Begin Provided material

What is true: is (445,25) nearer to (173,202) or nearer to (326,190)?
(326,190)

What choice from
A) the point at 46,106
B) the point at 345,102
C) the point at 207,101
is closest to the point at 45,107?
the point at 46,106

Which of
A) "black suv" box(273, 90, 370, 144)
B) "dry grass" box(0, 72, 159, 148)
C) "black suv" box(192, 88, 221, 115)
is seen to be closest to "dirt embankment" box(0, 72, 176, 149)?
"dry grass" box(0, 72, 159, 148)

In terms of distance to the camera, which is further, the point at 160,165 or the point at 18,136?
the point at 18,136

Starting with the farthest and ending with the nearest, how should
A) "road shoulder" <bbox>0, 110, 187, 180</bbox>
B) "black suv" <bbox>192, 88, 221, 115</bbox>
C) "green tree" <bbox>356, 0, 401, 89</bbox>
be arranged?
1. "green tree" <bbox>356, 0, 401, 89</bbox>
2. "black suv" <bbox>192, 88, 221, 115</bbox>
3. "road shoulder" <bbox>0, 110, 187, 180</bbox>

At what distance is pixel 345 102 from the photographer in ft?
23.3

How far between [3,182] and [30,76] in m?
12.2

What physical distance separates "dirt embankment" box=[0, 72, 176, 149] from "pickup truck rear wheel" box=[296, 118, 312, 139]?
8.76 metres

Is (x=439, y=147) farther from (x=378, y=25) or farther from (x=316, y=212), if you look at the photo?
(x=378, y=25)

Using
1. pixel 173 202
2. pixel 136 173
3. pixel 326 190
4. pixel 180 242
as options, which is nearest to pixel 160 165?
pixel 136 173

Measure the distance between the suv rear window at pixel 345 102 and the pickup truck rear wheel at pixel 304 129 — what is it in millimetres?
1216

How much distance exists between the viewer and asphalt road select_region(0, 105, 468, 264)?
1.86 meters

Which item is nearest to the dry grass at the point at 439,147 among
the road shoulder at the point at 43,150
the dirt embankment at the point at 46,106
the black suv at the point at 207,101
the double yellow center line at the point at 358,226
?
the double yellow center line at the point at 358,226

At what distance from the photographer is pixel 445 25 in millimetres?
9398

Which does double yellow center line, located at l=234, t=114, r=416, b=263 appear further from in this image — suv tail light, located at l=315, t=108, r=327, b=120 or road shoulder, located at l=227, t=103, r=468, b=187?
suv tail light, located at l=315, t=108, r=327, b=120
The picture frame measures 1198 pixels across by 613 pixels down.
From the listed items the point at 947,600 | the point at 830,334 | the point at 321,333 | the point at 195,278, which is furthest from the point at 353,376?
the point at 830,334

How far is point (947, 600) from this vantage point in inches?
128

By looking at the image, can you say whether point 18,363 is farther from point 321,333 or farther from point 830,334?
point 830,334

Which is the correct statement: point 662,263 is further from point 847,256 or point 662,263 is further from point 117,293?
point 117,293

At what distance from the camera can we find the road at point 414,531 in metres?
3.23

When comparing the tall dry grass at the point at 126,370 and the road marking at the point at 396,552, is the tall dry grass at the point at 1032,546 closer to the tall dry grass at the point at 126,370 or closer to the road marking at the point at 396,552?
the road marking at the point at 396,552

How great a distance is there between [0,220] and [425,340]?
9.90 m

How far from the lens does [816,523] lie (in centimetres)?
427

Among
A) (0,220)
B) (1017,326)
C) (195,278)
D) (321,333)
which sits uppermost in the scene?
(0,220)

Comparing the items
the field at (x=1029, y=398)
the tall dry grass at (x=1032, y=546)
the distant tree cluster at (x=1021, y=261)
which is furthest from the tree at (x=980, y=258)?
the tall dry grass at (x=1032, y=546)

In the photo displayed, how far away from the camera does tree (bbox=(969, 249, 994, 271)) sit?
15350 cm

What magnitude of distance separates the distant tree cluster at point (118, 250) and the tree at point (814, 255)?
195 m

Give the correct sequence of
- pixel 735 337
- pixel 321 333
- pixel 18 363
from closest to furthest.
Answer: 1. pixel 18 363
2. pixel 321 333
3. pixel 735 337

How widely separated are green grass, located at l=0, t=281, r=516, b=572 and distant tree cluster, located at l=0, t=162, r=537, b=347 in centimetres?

End Provided material

*Problem to solve:*
Echo the material word for word, from its beginning through the line containing "1.86 meters", including that line.

*Answer to the task:*
What is true: is (445,25) nearer to (173,202) or nearer to (326,190)?
(326,190)

What choice from
A) the point at 46,106
B) the point at 345,102
C) the point at 207,101
is closest to the point at 45,107?
the point at 46,106

Which of
A) "black suv" box(273, 90, 370, 144)
B) "dry grass" box(0, 72, 159, 148)
C) "black suv" box(192, 88, 221, 115)
is seen to be closest to "dirt embankment" box(0, 72, 176, 149)?
"dry grass" box(0, 72, 159, 148)

In terms of distance to the camera, which is further, the point at 160,165 or the point at 18,136?
the point at 18,136

Starting with the farthest and ending with the nearest, how should
A) "road shoulder" <bbox>0, 110, 187, 180</bbox>
B) "black suv" <bbox>192, 88, 221, 115</bbox>
C) "green tree" <bbox>356, 0, 401, 89</bbox>
be arranged?
1. "green tree" <bbox>356, 0, 401, 89</bbox>
2. "black suv" <bbox>192, 88, 221, 115</bbox>
3. "road shoulder" <bbox>0, 110, 187, 180</bbox>

At what distance is pixel 345 102 from the photographer in ft?
23.3

How far between [3,182] and [30,76] in m?
12.2

What physical distance separates "dirt embankment" box=[0, 72, 176, 149] from "pickup truck rear wheel" box=[296, 118, 312, 139]?
8.76 metres

Is (x=439, y=147) farther from (x=378, y=25) or farther from (x=316, y=212), if you look at the photo?
(x=378, y=25)

Using
1. pixel 173 202
2. pixel 136 173
3. pixel 326 190
4. pixel 180 242
as options, which is nearest to pixel 160 165?
pixel 136 173

Measure the distance between the suv rear window at pixel 345 102 and the pickup truck rear wheel at pixel 304 129 — what is it in millimetres?
1216

How much distance exists between the viewer and asphalt road select_region(0, 105, 468, 264)?
1.86 meters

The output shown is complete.